## What you are asked to do:
Without the pictures, print each of the records below exactly as it appears.

## Provided data:

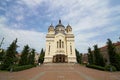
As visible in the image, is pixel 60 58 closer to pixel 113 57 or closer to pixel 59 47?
pixel 59 47

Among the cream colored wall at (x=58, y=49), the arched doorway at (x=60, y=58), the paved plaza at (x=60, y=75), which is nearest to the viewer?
the paved plaza at (x=60, y=75)

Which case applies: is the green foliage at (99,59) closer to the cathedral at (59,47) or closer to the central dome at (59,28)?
the cathedral at (59,47)

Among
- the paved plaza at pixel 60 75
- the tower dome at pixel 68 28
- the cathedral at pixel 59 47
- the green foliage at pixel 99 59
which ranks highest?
the tower dome at pixel 68 28

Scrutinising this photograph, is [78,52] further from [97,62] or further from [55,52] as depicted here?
[97,62]

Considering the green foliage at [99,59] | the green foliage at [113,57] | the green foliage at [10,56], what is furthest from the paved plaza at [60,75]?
the green foliage at [99,59]

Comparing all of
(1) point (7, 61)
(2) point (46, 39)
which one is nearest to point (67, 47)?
(2) point (46, 39)

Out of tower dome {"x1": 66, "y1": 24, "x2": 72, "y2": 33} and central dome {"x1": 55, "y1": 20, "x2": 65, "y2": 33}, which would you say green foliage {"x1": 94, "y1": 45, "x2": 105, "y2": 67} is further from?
central dome {"x1": 55, "y1": 20, "x2": 65, "y2": 33}

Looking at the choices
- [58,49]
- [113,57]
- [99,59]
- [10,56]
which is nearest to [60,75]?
[113,57]

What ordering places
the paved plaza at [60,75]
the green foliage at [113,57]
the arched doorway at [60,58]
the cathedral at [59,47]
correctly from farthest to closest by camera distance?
the cathedral at [59,47]
the arched doorway at [60,58]
the green foliage at [113,57]
the paved plaza at [60,75]

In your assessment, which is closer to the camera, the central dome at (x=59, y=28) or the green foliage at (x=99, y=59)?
the green foliage at (x=99, y=59)

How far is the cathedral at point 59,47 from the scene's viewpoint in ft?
186

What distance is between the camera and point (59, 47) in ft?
198

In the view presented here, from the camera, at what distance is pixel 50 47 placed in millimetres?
60719

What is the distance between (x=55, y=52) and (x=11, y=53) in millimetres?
26872
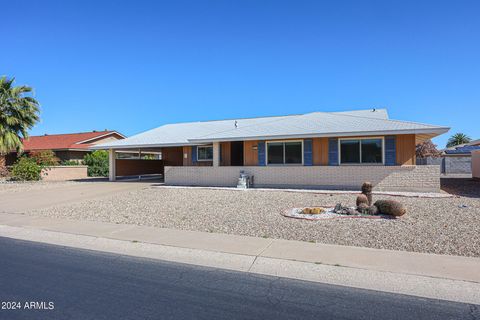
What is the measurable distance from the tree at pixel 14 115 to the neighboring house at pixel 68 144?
18.6 ft

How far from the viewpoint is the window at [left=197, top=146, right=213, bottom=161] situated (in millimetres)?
23250

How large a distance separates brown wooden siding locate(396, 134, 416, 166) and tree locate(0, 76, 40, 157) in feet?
91.2

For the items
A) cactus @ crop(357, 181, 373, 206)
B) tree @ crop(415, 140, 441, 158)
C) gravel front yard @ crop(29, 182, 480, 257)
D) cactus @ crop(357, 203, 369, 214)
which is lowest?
gravel front yard @ crop(29, 182, 480, 257)

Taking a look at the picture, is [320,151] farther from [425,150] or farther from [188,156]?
[425,150]

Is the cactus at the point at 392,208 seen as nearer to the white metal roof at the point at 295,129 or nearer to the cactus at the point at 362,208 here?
the cactus at the point at 362,208

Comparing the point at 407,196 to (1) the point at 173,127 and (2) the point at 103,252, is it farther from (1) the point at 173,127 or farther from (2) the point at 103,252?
(1) the point at 173,127

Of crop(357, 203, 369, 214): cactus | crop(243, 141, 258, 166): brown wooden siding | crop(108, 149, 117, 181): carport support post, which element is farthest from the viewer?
crop(108, 149, 117, 181): carport support post

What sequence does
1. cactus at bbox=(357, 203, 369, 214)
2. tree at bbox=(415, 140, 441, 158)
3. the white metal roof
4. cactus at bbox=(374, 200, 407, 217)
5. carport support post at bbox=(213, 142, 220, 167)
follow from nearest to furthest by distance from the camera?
cactus at bbox=(374, 200, 407, 217)
cactus at bbox=(357, 203, 369, 214)
the white metal roof
carport support post at bbox=(213, 142, 220, 167)
tree at bbox=(415, 140, 441, 158)

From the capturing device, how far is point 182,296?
496 cm

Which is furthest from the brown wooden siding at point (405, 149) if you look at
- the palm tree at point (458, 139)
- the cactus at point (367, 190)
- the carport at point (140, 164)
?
the palm tree at point (458, 139)

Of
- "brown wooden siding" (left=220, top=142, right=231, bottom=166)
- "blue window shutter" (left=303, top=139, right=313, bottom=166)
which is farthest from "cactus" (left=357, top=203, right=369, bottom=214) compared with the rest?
"brown wooden siding" (left=220, top=142, right=231, bottom=166)

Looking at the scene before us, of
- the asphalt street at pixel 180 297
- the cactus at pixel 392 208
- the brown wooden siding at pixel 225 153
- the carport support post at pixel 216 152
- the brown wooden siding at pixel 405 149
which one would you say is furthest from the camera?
the brown wooden siding at pixel 225 153

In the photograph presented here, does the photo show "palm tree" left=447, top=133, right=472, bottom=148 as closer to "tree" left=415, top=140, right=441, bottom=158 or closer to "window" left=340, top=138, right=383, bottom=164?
"tree" left=415, top=140, right=441, bottom=158

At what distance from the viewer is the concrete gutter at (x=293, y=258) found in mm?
5445
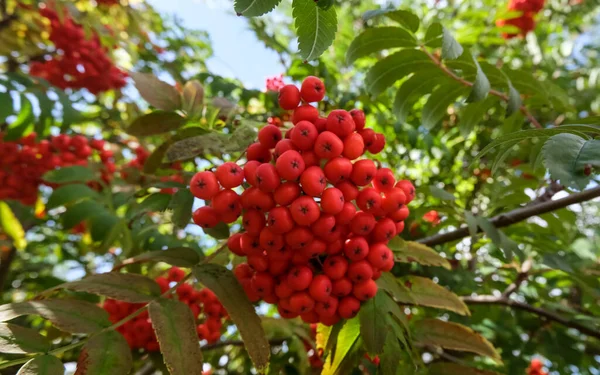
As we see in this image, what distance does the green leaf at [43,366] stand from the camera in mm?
1073

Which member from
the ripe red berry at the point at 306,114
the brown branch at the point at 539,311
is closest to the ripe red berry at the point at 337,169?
the ripe red berry at the point at 306,114

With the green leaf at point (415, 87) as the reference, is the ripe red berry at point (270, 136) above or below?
below

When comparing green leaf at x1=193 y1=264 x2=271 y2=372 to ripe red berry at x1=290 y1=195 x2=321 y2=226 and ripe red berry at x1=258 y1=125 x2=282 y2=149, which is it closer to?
ripe red berry at x1=290 y1=195 x2=321 y2=226

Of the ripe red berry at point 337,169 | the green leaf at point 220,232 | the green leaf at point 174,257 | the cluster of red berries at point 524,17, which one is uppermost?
the cluster of red berries at point 524,17

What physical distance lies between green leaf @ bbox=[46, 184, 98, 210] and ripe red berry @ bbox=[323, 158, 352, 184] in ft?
5.76

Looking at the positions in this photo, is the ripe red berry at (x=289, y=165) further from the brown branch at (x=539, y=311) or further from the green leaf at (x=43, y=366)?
the brown branch at (x=539, y=311)

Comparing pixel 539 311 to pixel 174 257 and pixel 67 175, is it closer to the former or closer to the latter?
pixel 174 257

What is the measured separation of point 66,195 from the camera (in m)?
2.41

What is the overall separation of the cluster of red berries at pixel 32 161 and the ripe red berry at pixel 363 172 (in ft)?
8.01

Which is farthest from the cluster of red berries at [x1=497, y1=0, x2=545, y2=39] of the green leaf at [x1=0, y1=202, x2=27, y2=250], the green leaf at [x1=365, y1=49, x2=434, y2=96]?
the green leaf at [x1=0, y1=202, x2=27, y2=250]

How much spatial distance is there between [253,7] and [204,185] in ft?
1.84

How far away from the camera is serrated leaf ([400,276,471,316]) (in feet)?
5.12

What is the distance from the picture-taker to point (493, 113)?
3.36 metres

## Task output:
As visible in the image, is pixel 60 58 closer to pixel 113 57 or closer to pixel 59 47?
pixel 59 47

Among the cream colored wall at (x=58, y=49), the arched doorway at (x=60, y=58), the paved plaza at (x=60, y=75), which is nearest to the viewer?
the paved plaza at (x=60, y=75)

Which case applies: is the green foliage at (99,59) closer to the cathedral at (59,47) or closer to the central dome at (59,28)?
the cathedral at (59,47)

Among
- the paved plaza at pixel 60 75
- the tower dome at pixel 68 28
- the cathedral at pixel 59 47
- the green foliage at pixel 99 59
which ranks highest?
the tower dome at pixel 68 28

Scrutinising this photograph, is [78,52] further from [97,62] or further from [55,52] as depicted here?
[97,62]

Considering the green foliage at [99,59] | the green foliage at [113,57] | the green foliage at [10,56], what is furthest from the paved plaza at [60,75]?
the green foliage at [99,59]

Comparing all of
(1) point (7, 61)
(2) point (46, 39)
which one is nearest to point (67, 47)?
(2) point (46, 39)

Out of tower dome {"x1": 66, "y1": 24, "x2": 72, "y2": 33} and central dome {"x1": 55, "y1": 20, "x2": 65, "y2": 33}, which would you say green foliage {"x1": 94, "y1": 45, "x2": 105, "y2": 67} is further from?
central dome {"x1": 55, "y1": 20, "x2": 65, "y2": 33}

Looking at the choices
- [58,49]
- [113,57]
- [99,59]
- [10,56]
which is nearest to [60,75]?
[113,57]

What ordering places
the paved plaza at [60,75]
the green foliage at [113,57]
the arched doorway at [60,58]
the cathedral at [59,47]
correctly from farthest to closest by camera distance?
the cathedral at [59,47]
the arched doorway at [60,58]
the green foliage at [113,57]
the paved plaza at [60,75]

In your assessment, which is closer to the camera, the central dome at (x=59, y=28) or the green foliage at (x=99, y=59)?
the green foliage at (x=99, y=59)

How far is the cathedral at point 59,47 from the scene's viewpoint in ft?
186

What distance is between the camera and point (59, 47) in ft?
198

In the view presented here, from the camera, at what distance is pixel 50 47 placed in millimetres?
60719

What is the distance between (x=55, y=52) and (x=11, y=53) in millimetres?
26872
What is the measurable distance from the tree at pixel 14 115 to the neighboring house at pixel 68 144?
18.6 ft

How far from the viewpoint is the window at [left=197, top=146, right=213, bottom=161] situated (in millimetres)?
23250

How large a distance separates brown wooden siding locate(396, 134, 416, 166) and tree locate(0, 76, 40, 157) in feet?
91.2

For the items
A) cactus @ crop(357, 181, 373, 206)
B) tree @ crop(415, 140, 441, 158)
C) gravel front yard @ crop(29, 182, 480, 257)
D) cactus @ crop(357, 203, 369, 214)
which is lowest?
gravel front yard @ crop(29, 182, 480, 257)

Taking a look at the picture, is [320,151] farther from [425,150] or farther from [188,156]?
[425,150]

Is the cactus at the point at 392,208 seen as nearer to the white metal roof at the point at 295,129 or nearer to the cactus at the point at 362,208 here?
the cactus at the point at 362,208

Comparing the point at 407,196 to (1) the point at 173,127 and (2) the point at 103,252, is it farther from (1) the point at 173,127 or farther from (2) the point at 103,252?
(1) the point at 173,127

Of crop(357, 203, 369, 214): cactus | crop(243, 141, 258, 166): brown wooden siding | crop(108, 149, 117, 181): carport support post, which element is farthest from the viewer?
crop(108, 149, 117, 181): carport support post

What sequence does
1. cactus at bbox=(357, 203, 369, 214)
2. tree at bbox=(415, 140, 441, 158)
3. the white metal roof
4. cactus at bbox=(374, 200, 407, 217)
5. carport support post at bbox=(213, 142, 220, 167)
follow from nearest to furthest by distance from the camera?
cactus at bbox=(374, 200, 407, 217)
cactus at bbox=(357, 203, 369, 214)
the white metal roof
carport support post at bbox=(213, 142, 220, 167)
tree at bbox=(415, 140, 441, 158)

From the capturing device, how far is point 182,296?
496 cm

Which is furthest from the brown wooden siding at point (405, 149) if you look at
- the palm tree at point (458, 139)
- the cactus at point (367, 190)
- the carport at point (140, 164)
?
the palm tree at point (458, 139)

Of
- "brown wooden siding" (left=220, top=142, right=231, bottom=166)
- "blue window shutter" (left=303, top=139, right=313, bottom=166)
which is farthest from "cactus" (left=357, top=203, right=369, bottom=214) compared with the rest?
"brown wooden siding" (left=220, top=142, right=231, bottom=166)

Looking at the scene before us, of
- the asphalt street at pixel 180 297
- the cactus at pixel 392 208
- the brown wooden siding at pixel 225 153
- the carport support post at pixel 216 152
- the brown wooden siding at pixel 405 149
which one would you say is furthest from the camera?
the brown wooden siding at pixel 225 153

In the photograph presented here, does the photo show "palm tree" left=447, top=133, right=472, bottom=148 as closer to "tree" left=415, top=140, right=441, bottom=158 or closer to "window" left=340, top=138, right=383, bottom=164?
"tree" left=415, top=140, right=441, bottom=158

At what distance from the viewer is the concrete gutter at (x=293, y=258) found in mm?
5445
As we see in this image, what distance does the green leaf at [43,366] stand from the camera in mm?
1073

Which member from
the ripe red berry at the point at 306,114
the brown branch at the point at 539,311
is closest to the ripe red berry at the point at 337,169?
the ripe red berry at the point at 306,114

With the green leaf at point (415, 87) as the reference, is the ripe red berry at point (270, 136) above or below?
below

When comparing green leaf at x1=193 y1=264 x2=271 y2=372 to ripe red berry at x1=290 y1=195 x2=321 y2=226 and ripe red berry at x1=258 y1=125 x2=282 y2=149, which is it closer to?
ripe red berry at x1=290 y1=195 x2=321 y2=226

Of the ripe red berry at point 337,169 | the green leaf at point 220,232 | the green leaf at point 174,257 | the cluster of red berries at point 524,17, which one is uppermost?
the cluster of red berries at point 524,17

What physical distance lies between green leaf @ bbox=[46, 184, 98, 210] and ripe red berry @ bbox=[323, 158, 352, 184] in ft?
5.76

Looking at the positions in this photo, is the ripe red berry at (x=289, y=165) further from the brown branch at (x=539, y=311) or further from the green leaf at (x=43, y=366)?
the brown branch at (x=539, y=311)

Comparing pixel 539 311 to pixel 174 257 and pixel 67 175, is it closer to the former or closer to the latter?
pixel 174 257

What is the measured separation of point 66,195 from the camera (in m)?
2.41

What is the overall separation of the cluster of red berries at pixel 32 161 and the ripe red berry at pixel 363 172 (in ft)?
8.01

Which is farthest from the cluster of red berries at [x1=497, y1=0, x2=545, y2=39] of the green leaf at [x1=0, y1=202, x2=27, y2=250], the green leaf at [x1=365, y1=49, x2=434, y2=96]?
the green leaf at [x1=0, y1=202, x2=27, y2=250]

How much spatial distance is there between [253,7] and [204,185] in ft?
1.84

How far away from the camera is serrated leaf ([400,276,471,316]) (in feet)?
5.12

What is the distance from the picture-taker to point (493, 113)?
3.36 metres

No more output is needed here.